The Nigeria Centre for Disease Control (NCDC) is aware of a suspected outbreak of Yellow fever in Ebonyi State and has had a Rapid Response Team supporting Ebonyi State’s response since the 30th of July 2019, in partnership with the World Health Organization (WHO).
Following a report of cases and deaths from fever of unknown origin in Izzi Local Government Area (LGA) in Ebonyi State, the State public health team commenced investigation. As at the 31st of July 2019, three cases had tested positive for Yellow fever at NCDC’s National Reference Laboratory, which triggered an immediate response.
The Ebonyi State Epidemiology Team is leading the response with support from the Nigeria Centre for Disease Control (NCDC), National Primary Health Care Development Agency (NPHCDA) and the World Health Organisation (WHO).
In the course of investigation, it was discovered that between May 1 and August 7, 2019, there had been cases that fit into the case definition for Yellow fever and 20 deaths in Izzi LGA, Ebonyi State, indicating that the outbreak may have been going on for a few months undetected by local health authorities. It was too late to collect samples for confirmation from these cases.

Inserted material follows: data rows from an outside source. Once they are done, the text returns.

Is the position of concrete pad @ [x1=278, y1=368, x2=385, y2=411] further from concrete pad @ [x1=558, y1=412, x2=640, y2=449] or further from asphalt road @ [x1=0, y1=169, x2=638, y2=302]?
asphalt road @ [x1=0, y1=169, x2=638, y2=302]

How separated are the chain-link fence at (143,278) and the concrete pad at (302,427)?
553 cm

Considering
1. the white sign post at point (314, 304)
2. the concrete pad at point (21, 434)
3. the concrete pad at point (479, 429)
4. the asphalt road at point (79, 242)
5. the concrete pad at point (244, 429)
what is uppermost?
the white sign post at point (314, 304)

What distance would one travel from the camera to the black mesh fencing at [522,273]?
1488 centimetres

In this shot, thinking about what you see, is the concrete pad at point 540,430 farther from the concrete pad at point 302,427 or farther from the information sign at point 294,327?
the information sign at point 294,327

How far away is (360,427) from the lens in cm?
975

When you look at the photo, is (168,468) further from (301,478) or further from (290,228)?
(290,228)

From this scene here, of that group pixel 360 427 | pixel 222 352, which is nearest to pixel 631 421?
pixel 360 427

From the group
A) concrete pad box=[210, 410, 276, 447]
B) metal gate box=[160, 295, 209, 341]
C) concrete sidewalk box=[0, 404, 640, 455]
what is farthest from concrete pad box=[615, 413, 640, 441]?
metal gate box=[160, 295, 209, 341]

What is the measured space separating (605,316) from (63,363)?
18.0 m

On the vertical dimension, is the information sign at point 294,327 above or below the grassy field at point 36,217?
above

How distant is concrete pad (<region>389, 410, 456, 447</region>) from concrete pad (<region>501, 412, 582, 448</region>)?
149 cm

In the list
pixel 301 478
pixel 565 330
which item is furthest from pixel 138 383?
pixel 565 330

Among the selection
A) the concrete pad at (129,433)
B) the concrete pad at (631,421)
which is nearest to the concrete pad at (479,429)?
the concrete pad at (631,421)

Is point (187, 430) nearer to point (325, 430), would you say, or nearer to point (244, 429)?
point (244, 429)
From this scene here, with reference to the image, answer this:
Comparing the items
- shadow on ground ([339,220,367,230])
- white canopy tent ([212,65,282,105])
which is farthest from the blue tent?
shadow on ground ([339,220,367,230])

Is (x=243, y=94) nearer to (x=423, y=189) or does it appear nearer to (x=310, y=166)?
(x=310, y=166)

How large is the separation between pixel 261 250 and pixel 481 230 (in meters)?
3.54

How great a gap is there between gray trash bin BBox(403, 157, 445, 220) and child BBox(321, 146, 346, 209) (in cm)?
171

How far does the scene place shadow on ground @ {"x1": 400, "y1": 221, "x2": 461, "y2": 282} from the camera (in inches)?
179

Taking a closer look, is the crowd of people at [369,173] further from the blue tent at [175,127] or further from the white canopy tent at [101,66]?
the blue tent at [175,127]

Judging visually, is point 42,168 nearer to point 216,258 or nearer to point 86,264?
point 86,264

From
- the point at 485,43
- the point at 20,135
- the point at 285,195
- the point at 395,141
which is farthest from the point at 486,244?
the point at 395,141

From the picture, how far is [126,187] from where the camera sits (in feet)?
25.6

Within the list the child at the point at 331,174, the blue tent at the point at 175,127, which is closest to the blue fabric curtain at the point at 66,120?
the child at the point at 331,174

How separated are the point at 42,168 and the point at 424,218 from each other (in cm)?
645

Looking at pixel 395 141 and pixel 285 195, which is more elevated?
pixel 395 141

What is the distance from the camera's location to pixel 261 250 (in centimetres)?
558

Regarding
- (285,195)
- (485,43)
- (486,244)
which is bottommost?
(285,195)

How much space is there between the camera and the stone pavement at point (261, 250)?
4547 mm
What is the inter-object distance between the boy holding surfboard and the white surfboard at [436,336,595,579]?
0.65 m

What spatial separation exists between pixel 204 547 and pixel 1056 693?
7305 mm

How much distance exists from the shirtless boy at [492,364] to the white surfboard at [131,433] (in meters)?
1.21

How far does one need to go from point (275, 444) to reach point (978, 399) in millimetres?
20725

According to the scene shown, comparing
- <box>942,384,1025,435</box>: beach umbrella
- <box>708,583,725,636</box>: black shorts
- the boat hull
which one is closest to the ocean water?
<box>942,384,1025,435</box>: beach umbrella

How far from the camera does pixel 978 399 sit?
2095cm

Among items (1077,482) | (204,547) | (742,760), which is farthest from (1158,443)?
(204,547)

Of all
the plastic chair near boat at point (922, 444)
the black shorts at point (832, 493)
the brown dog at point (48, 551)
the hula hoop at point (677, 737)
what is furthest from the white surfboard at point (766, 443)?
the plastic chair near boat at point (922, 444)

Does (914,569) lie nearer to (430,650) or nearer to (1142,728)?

Immediately it was notified, NCDC deployed a rapid response team to support Ebonyi State with contact tracing, case finding, risk communications and the management of cases. Detailed analysis and plans are in advanced stages to apply to the international vaccine stockpile to enable a reactive vaccination campaign in Ebonyi state, in response to the cluster of cases.
Yellow fever virus is spread through bites of an infected mosquito. There is no human-to-human transmission of the virus. Yellow fever is a completely vaccine preventable disease and a single shot provides immunity for a lifetime. The Yellow fever vaccine is available for free in primary health care centres in Nigeria as part of the routine immunisation schedule. Every child is protected for life if vaccinated.
We encourage every family to ensure that children receive all their childhood vaccines. In addition to the vaccine, the public are advised to keep their environments clean and free of stagnant water to discourage the breeding of mosquitoes and use insecticide treated mosquito nets, screens on windows and doors to prevent mosquito bites.
It is important to avoid self-medication: visit a health facility immediately if you feel ill.
Since September 2017, Nigeria has recorded suspected cases of Yellow fever in all States in the country. As at the 31st of July 2019, 78 cases have been laboratory confirmed in Nigeria in 2019 alone.
A multi-agency Yellow fever technical working group coordinated by NCDC, has been leading the investigation and response to Yellow fever cases. The National Primary Health Care Agency is leading efforts to provide an additional opportunity of vaccination through preventive vaccination campaigns across the country.
Healthcare workers are reminded that the symptoms of Yellow fever include yellowness of the eyes, sudden fever, headache and body pain. If you have these symptoms or notice someone in your community displaying them, please contact your nearest health centre.